◆ **The task**
Repeat the lines below word for word. Start at the line that contains "What distance from" and continue through the last of the rows, including both ends.
start Entries provided
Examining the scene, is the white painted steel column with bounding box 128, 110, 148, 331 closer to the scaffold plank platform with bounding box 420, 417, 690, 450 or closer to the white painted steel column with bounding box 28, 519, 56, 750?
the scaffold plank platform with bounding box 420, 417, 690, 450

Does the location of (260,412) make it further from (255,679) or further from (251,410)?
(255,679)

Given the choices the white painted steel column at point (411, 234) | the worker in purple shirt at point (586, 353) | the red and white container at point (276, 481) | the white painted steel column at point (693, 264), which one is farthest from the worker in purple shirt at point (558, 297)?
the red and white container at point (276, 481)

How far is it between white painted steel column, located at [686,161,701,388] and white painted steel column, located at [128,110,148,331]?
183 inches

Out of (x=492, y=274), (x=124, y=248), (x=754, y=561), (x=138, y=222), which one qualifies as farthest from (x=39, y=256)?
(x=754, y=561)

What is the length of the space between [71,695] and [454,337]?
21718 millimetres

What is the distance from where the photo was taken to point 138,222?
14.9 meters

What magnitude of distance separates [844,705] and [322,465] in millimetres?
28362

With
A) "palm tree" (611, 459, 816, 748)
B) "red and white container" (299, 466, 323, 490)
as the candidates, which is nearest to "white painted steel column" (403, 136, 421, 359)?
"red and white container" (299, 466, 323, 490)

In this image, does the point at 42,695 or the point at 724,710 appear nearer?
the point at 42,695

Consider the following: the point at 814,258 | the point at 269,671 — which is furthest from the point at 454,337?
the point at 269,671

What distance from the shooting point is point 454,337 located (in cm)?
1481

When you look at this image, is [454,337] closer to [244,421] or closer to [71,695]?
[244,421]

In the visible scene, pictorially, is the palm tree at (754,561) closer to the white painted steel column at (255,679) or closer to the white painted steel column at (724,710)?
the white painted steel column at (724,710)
end Entries provided
◆ **Answer in full**
What distance from the shooting point is point 454,337 located (in cm)?
1481

When you look at this image, is [454,337] closer to [244,421] or closer to [71,695]?
[244,421]

In the visible scene, pictorially, is the palm tree at (754,561) closer to the white painted steel column at (255,679) or closer to the white painted steel column at (724,710)?
the white painted steel column at (724,710)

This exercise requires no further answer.